In one example of an insensitive exec that went viral, Better.com CEO Vishal Garg laid off 900 employees, or about 9% of the company’s staff, over a brash Zoom video conversation in early December.

A supportive political environment

Organizers are also taking advantage of the supportive political environment they’ve seen in decades.

President Joe Biden vowed to be the “most pro-union president ever” and has been very vocal about his support for the PRO Act, which aims to make the unionization process easier and less bureaucratic. 

Early in his term, Biden revamped the National Labor Relations Board, firing former President Donald Trump’s NLRB general counsel Peter Robb shortly after taking office. Biden then installed the new general counsel Jennifer Abruzzo, a former union attorney, who has been using her enforcement powers pretty widely.

“It’s significant that Biden’s first action was to do that because he was sending a message to labor that the NLRB, even with its weaknesses, should not be dismantled from within,” said Pearce.

Biden has taken aim at captive audience meetings, a common practice used by companies to reject union efforts. The NLRB settlement with Amazon in December sent a message to other companies and union organizers alike that the NLRB will be aggressive in enforcing violations.

The president met with 39 national labor leaders on Thursday, including Christian Smalls, who heads the Amazon Labor Union, and Laura Garza, a union leader at Starbucks’ New York City Roastery. 

Contagious success

The media attention on employees organizing — successful or not — also fuels a domino effect, experts said. They don’t even need to be successful, said Kutch.

For instance, employees at an Apple retail store in Georgia told CNBC last month they were inspired in part by Amazon employees who tried to unionize a warehouse in Bessemer, Alabama. Derrick Bowles, who is on the Apple Retail Union organizing committee, said he has a “massive amount of respect” for what the Bessemer employees did — even though that union drive hasn’t yet been successful. 

In Seattle, Starbucks organizer Sarah Pappin, 31, said that she’s been in contact with unionizing Verizon retail workers.

“We all kick around between the same crappy retail jobs,” Pappin said. “This is the moment where we’ve all realized that it actually kind of sucks everywhere, so let’s just make a stand at one place and prove it.”

* _Data_
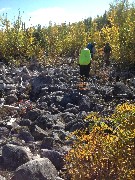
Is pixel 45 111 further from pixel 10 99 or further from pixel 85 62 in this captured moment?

* _Exercise requirements_
[A] In the union-organizing article, translate this sentence into Spanish: "The president met with 39 national labor leaders on Thursday, including Christian Smalls, who heads the Amazon Labor Union, and Laura Garza, a union leader at Starbucks' New York City Roastery."
[B] Turn the paragraph of the union-organizing article that begins "Early in his term, Biden revamped" into a short bulleted list that keeps its main facts.
[C] Using the union-organizing article, answer each question on its own line, marked the same way:
(i) How many employees did Better.com CEO Vishal Garg lay off?
(ii) Who heads the Amazon Labor Union?
(iii) Where is the warehouse that Amazon employees tried to unionize?

* _Task-by-task solutions_
[A] El presidente se reunió el jueves con 39 líderes sindicales nacionales, entre ellos Christian Smalls, que dirige el Amazon Labor Union, y Laura Garza, líder sindical del Roastery de Starbucks en la ciudad de Nueva York.

[B]
- Early in his term, Biden revamped the National Labor Relations Board.
- Shortly after taking office, he fired Peter Robb, who had been former President Donald Trump's NLRB general counsel.
- He installed Jennifer Abruzzo, a former union attorney, as the new general counsel.
- Abruzzo has been using her enforcement powers widely.

[C]
(i) 900 employees, about 9% of the company's staff
(ii) Christian Smalls
(iii) Bessemer, Alabama